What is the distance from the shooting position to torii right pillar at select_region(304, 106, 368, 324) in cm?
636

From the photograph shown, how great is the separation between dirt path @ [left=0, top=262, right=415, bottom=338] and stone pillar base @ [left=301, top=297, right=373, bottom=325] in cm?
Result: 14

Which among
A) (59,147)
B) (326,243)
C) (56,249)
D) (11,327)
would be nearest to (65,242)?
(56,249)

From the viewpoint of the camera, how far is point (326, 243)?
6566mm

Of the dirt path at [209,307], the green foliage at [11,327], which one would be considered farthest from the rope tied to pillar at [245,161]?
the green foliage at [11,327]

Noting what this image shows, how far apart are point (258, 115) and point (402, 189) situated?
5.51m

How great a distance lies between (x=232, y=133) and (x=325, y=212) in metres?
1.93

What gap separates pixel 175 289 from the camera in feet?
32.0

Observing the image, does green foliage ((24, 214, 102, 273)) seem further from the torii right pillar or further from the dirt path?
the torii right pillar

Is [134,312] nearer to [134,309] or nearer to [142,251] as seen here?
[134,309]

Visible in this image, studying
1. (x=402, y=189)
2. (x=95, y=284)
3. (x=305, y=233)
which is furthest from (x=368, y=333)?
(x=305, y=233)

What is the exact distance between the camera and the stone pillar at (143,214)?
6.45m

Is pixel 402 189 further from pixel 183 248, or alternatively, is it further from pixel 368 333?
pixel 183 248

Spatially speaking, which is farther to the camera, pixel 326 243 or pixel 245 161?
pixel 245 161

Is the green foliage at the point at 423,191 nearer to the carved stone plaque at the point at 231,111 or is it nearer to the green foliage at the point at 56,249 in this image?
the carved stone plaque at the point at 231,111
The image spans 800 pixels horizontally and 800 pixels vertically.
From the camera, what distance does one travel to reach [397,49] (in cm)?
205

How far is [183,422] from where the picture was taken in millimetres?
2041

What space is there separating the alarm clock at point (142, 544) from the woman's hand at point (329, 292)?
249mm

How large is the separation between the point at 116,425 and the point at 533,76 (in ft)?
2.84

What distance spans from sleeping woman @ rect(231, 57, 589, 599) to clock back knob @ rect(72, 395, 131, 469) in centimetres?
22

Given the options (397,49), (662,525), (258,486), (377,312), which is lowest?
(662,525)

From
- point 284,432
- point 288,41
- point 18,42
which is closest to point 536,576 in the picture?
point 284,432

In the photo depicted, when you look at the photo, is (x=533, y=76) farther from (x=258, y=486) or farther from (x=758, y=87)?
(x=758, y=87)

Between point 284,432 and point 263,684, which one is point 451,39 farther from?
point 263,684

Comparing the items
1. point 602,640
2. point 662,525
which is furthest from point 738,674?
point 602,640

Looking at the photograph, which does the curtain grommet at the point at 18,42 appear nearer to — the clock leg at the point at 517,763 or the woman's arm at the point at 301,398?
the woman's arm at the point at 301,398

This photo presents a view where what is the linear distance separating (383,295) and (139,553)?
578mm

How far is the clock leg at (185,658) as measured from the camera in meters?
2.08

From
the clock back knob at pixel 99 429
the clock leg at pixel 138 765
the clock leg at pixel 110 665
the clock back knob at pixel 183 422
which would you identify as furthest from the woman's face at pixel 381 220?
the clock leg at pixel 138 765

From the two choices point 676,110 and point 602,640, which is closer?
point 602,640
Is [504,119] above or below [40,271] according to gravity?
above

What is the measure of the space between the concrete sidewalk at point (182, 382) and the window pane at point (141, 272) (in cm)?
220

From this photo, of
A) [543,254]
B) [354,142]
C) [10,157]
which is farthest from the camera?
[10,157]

--- TO DO ---
Reproduce every record, matching each line exactly.

--- EXPECTED ANSWER ---
What is the distance from the shooting position to torii right pillar at select_region(304, 106, 368, 324) in cm?
636

From the photograph shown, how great is the separation between dirt path @ [left=0, top=262, right=415, bottom=338] and stone pillar base @ [left=301, top=297, right=373, bottom=325] in cm?
Result: 14

Which among
A) (59,147)
B) (326,243)
C) (56,249)
D) (11,327)
would be nearest to (65,242)?
(56,249)

From the viewpoint of the camera, how far is point (326, 243)?
6566mm

Of the dirt path at [209,307], the green foliage at [11,327], which one would be considered farthest from the rope tied to pillar at [245,161]?
the green foliage at [11,327]

Noting what this image shows, how far apart are point (258, 115) and point (402, 189) situated?
5.51m

How great a distance lies between (x=232, y=133) and (x=325, y=212) in metres?
1.93

What gap separates pixel 175 289 from the camera in feet?
32.0

Observing the image, does green foliage ((24, 214, 102, 273)) seem further from the torii right pillar or further from the dirt path?
the torii right pillar

Is [134,312] nearer to [134,309] or nearer to [142,251] as seen here?
[134,309]

Visible in this image, studying
1. (x=402, y=189)
2. (x=95, y=284)
3. (x=305, y=233)
which is furthest from (x=368, y=333)?
(x=305, y=233)

What is the exact distance between the camera and the stone pillar at (143,214)?
6.45m

Is pixel 402 189 further from pixel 183 248, or alternatively, is it further from pixel 368 333?
pixel 183 248

Spatially speaking, which is farther to the camera, pixel 326 243 or pixel 245 161?
pixel 245 161

Is the green foliage at the point at 423,191 nearer to the carved stone plaque at the point at 231,111 or is it nearer to the green foliage at the point at 56,249 in this image?
the carved stone plaque at the point at 231,111
The image spans 800 pixels horizontally and 800 pixels vertically.
From the camera, what distance does one travel to reach [397,49] (in cm)?
205

How far is [183,422] from where the picture was taken in millimetres?
2041

What space is there separating the alarm clock at point (142, 544) from the woman's hand at point (329, 292)?
249mm

How large is the separation between the point at 116,425 and the point at 533,76 (in ft)?
2.84

What distance spans from sleeping woman @ rect(231, 57, 589, 599) to clock back knob @ rect(72, 395, 131, 469) in centimetres?
22

Given the options (397,49), (662,525), (258,486), (377,312), which is lowest?
(662,525)

From
- point 284,432
- point 288,41
- point 18,42
which is closest to point 536,576 in the picture?
point 284,432

In the photo depicted, when you look at the photo, is (x=533, y=76) farther from (x=258, y=486) or farther from (x=758, y=87)?
(x=758, y=87)

Between point 284,432 and point 263,684, which one is point 451,39 farther from?
point 263,684

Comparing the items
1. point 602,640
2. point 662,525
which is furthest from point 738,674?
point 602,640

Looking at the photograph, which does the curtain grommet at the point at 18,42 appear nearer to — the clock leg at the point at 517,763 or the woman's arm at the point at 301,398?
the woman's arm at the point at 301,398

This photo presents a view where what is the linear distance separating (383,295) and (139,553)?
578mm

How far is the clock leg at (185,658) as measured from the camera in meters?
2.08

From
the clock back knob at pixel 99 429
the clock leg at pixel 138 765
the clock leg at pixel 110 665
the clock back knob at pixel 183 422
which would you identify as furthest from the woman's face at pixel 381 220?
the clock leg at pixel 138 765

From the two choices point 676,110 and point 602,640, which is closer?
point 602,640
Is [504,119] above or below [40,271] according to gravity?
above

What is the measure of the space between the concrete sidewalk at point (182, 382) and the window pane at point (141, 272) (in cm)?
220

From this photo, of
A) [543,254]
B) [354,142]
C) [10,157]
which is farthest from the camera?
[10,157]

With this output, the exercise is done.